NEIR provides a culturally appropriate, supportive place for participants to gain confidence, grow and become successful. The program’s management team, board of directors and advisory board are comprised of Native American business leaders, along with a variety of entrepreneurs, educators and mentors. NEIR graduates continue to be involved as a resource, and in so doing, give back to their communities and pay it forward to the next generation of graduates as part of a peer-to-peer advisory team.
The program’s goals:
· Reduce “economic leakage” in tribal communities
· Retain and grow circulation of money earned via development of local entrepreneurship
· Create tribal economic diversification, growth and sustainability
· Strengthen entrepreneurial and business skillsets for sustainable profitability
· Move from a state of “possibility” to a state of “probability” in tribal economic growth
· Grow the reality and awareness of high performance of Native American entrepreneurs throughout the U.S.

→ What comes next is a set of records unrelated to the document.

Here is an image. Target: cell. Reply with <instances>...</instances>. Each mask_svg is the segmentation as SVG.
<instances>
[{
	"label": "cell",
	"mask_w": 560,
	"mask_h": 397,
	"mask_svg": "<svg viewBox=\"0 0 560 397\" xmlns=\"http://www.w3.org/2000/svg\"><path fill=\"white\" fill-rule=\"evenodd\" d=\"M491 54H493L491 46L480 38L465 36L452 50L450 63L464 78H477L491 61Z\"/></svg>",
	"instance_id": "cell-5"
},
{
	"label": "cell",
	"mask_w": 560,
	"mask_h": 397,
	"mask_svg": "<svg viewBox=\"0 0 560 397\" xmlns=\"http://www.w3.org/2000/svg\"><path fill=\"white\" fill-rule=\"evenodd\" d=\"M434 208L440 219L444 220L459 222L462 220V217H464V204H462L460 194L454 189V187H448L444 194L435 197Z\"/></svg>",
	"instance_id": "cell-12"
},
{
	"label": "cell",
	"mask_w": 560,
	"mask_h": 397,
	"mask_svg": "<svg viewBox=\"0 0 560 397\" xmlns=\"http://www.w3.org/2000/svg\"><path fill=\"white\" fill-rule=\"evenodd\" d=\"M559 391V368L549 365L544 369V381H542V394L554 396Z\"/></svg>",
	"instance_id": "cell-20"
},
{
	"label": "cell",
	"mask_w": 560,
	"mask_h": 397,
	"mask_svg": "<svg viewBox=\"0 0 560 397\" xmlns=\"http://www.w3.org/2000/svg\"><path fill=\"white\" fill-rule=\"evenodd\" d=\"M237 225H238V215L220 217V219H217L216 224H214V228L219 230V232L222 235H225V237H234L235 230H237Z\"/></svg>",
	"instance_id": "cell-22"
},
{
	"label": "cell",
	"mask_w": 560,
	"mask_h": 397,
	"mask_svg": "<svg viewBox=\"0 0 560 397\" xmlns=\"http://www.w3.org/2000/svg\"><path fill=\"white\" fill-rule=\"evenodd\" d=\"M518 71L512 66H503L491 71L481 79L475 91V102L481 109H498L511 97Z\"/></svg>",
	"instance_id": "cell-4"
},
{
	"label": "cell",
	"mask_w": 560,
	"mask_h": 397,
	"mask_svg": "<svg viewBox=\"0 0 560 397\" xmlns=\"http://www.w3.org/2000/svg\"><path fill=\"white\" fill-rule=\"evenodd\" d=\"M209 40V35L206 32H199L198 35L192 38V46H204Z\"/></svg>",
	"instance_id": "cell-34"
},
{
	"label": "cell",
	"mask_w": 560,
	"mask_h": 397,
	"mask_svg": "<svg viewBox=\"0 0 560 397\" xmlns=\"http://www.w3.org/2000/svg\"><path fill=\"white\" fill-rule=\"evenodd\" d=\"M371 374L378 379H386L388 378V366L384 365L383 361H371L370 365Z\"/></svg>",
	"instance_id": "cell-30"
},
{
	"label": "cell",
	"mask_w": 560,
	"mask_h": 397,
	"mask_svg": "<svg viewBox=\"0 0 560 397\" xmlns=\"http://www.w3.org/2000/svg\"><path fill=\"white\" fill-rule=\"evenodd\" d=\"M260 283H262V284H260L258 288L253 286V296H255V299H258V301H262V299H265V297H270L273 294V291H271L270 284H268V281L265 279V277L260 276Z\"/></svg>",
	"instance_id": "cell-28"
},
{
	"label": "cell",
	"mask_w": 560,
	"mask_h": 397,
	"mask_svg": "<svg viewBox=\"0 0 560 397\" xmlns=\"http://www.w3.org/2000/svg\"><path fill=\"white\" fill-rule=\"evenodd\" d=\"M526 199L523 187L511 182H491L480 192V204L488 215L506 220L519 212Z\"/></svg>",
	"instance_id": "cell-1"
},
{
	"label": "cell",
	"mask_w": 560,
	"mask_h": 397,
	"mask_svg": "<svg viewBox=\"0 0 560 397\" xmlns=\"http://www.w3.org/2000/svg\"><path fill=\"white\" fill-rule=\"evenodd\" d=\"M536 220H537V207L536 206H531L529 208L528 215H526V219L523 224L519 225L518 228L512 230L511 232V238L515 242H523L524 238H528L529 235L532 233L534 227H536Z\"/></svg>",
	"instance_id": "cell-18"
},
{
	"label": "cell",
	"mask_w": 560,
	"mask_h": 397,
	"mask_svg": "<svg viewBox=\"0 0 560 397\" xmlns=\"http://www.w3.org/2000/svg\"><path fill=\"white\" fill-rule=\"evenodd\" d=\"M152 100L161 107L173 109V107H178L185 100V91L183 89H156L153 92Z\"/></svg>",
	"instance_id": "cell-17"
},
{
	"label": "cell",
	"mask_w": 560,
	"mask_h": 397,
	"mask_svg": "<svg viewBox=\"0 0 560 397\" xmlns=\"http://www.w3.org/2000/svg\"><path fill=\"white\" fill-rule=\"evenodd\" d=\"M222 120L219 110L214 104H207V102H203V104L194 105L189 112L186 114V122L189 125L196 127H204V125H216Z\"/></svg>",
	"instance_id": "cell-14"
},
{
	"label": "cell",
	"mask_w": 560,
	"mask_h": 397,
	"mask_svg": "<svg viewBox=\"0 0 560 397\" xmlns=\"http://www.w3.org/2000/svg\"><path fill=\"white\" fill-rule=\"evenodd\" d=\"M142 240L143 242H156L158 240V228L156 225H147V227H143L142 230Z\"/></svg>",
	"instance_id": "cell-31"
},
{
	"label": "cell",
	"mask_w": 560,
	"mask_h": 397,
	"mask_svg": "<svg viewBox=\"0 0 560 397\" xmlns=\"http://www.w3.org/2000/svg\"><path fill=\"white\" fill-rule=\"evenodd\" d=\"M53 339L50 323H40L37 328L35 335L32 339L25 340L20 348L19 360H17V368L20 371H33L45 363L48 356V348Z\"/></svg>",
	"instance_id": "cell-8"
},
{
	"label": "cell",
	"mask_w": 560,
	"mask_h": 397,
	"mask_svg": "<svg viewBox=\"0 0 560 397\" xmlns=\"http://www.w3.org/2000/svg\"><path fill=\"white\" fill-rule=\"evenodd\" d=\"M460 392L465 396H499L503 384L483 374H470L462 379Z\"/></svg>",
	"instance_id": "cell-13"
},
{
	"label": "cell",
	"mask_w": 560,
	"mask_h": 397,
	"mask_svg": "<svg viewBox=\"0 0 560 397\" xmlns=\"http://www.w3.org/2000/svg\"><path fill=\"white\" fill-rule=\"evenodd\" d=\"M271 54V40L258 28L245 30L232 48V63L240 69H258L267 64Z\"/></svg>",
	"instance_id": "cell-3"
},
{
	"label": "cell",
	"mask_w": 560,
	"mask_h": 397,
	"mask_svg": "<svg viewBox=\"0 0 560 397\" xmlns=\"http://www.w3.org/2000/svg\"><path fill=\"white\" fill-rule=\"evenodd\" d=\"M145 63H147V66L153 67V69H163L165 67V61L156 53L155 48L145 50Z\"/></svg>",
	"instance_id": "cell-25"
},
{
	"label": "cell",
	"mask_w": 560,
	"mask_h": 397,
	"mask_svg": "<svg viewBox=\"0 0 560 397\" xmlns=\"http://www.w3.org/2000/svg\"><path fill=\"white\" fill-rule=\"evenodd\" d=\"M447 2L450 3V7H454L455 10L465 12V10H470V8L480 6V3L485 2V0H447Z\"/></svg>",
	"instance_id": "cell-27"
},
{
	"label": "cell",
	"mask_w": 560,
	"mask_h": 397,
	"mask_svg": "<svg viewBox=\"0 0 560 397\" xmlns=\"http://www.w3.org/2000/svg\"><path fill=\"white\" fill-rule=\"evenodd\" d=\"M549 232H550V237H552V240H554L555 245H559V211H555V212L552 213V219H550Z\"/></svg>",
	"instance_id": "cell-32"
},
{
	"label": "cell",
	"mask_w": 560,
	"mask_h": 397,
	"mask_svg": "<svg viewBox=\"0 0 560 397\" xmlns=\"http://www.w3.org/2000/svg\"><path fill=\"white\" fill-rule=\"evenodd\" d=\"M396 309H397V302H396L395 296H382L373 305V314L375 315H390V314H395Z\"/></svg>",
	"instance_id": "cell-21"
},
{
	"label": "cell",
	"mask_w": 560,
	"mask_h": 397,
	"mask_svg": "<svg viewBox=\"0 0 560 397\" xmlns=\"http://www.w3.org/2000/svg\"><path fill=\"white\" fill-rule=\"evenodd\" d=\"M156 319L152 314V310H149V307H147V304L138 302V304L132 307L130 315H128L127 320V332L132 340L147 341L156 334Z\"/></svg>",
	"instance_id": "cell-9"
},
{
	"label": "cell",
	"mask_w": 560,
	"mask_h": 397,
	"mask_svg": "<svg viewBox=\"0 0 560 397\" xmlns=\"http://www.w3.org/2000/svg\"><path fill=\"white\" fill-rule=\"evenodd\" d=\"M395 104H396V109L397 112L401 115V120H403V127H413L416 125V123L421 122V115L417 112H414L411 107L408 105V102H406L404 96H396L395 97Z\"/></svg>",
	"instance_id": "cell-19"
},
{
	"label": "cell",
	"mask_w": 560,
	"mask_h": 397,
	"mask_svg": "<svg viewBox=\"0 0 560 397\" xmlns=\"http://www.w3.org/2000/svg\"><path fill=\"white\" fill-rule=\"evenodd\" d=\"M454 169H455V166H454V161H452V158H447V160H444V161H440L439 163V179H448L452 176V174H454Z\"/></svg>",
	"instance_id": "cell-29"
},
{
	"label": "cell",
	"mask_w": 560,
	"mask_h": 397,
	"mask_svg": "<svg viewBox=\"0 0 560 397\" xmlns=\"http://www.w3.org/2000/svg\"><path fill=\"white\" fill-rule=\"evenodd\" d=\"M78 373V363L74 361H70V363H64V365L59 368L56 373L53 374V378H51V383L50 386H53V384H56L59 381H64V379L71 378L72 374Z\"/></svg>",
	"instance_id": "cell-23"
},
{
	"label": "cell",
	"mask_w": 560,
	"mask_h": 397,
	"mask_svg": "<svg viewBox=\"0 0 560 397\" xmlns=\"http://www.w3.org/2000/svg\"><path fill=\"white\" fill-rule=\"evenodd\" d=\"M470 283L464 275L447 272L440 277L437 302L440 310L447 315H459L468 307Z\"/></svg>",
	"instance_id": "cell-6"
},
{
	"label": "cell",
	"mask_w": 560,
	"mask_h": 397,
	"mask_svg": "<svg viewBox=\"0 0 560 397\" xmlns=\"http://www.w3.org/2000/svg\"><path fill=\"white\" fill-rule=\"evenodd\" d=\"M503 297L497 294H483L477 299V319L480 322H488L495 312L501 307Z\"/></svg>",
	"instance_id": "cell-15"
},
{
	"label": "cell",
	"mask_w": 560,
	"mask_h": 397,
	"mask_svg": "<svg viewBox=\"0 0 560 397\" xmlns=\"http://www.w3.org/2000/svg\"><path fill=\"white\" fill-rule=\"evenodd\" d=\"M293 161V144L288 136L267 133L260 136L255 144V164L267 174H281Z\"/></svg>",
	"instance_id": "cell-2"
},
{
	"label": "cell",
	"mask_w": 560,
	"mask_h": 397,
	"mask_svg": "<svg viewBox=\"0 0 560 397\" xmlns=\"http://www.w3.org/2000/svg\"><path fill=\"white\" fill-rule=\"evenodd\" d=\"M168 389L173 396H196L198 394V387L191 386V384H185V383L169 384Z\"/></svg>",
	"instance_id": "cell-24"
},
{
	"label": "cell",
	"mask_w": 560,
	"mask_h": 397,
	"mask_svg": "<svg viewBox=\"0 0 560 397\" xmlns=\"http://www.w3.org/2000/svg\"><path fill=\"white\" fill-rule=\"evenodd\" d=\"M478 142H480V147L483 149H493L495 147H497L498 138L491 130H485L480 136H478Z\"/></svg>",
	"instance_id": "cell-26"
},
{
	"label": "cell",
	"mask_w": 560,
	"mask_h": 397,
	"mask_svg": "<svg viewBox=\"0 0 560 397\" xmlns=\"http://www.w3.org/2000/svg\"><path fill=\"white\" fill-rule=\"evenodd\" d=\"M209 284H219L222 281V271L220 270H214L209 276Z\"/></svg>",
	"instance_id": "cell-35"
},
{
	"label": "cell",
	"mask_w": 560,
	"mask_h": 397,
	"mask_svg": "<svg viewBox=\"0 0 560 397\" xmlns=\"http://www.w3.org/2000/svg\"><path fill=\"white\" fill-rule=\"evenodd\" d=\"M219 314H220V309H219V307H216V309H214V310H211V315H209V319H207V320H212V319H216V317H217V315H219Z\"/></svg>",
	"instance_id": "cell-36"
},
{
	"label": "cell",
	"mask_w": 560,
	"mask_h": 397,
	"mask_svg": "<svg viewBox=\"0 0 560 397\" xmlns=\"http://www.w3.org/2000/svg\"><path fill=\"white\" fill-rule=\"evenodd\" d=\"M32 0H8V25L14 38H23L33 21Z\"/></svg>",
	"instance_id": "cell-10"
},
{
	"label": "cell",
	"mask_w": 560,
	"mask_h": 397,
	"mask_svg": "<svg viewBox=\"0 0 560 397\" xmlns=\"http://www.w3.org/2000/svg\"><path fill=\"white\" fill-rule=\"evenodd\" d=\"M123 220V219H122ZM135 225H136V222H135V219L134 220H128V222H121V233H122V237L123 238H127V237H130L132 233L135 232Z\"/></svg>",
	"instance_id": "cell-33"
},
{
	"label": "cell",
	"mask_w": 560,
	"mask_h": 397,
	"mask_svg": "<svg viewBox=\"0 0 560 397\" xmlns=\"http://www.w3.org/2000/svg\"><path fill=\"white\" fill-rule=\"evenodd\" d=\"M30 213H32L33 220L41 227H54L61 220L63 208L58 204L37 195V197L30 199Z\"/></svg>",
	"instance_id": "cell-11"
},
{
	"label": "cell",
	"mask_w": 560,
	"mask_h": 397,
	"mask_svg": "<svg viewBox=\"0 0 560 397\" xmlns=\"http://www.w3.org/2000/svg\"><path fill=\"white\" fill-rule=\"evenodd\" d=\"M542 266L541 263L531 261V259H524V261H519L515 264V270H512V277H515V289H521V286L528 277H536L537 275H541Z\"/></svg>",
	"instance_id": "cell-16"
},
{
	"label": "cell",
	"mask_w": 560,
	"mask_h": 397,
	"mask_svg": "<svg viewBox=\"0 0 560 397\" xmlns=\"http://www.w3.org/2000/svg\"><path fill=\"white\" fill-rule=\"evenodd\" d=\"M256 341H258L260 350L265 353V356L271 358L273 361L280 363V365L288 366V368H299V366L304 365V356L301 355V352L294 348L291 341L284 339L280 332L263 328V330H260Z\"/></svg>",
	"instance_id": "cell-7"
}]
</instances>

Since 2014, 24 entrepreneurs have graduated the six-week mentorship experience. Eighty-four new jobs have been created, $7.365 million in gross revenues have been generated, and four companies have received further investment as a result of their NEIR work. Program Director Peter Holter says that 61 percent of the program’s participants to date have been women and that the average age is 31. In addition to New Mexico, the program also serves people from nations, tribes and pueblos in Arizona, California, Montana and Oklahoma.
NEIR has received long-term grants and funding from the Administration for Native Americans (ANA-SEEDS), the Native American CDFI Assistance Fund, the Small Business Administration (SBA), and the W.K. Kellogg Foundation.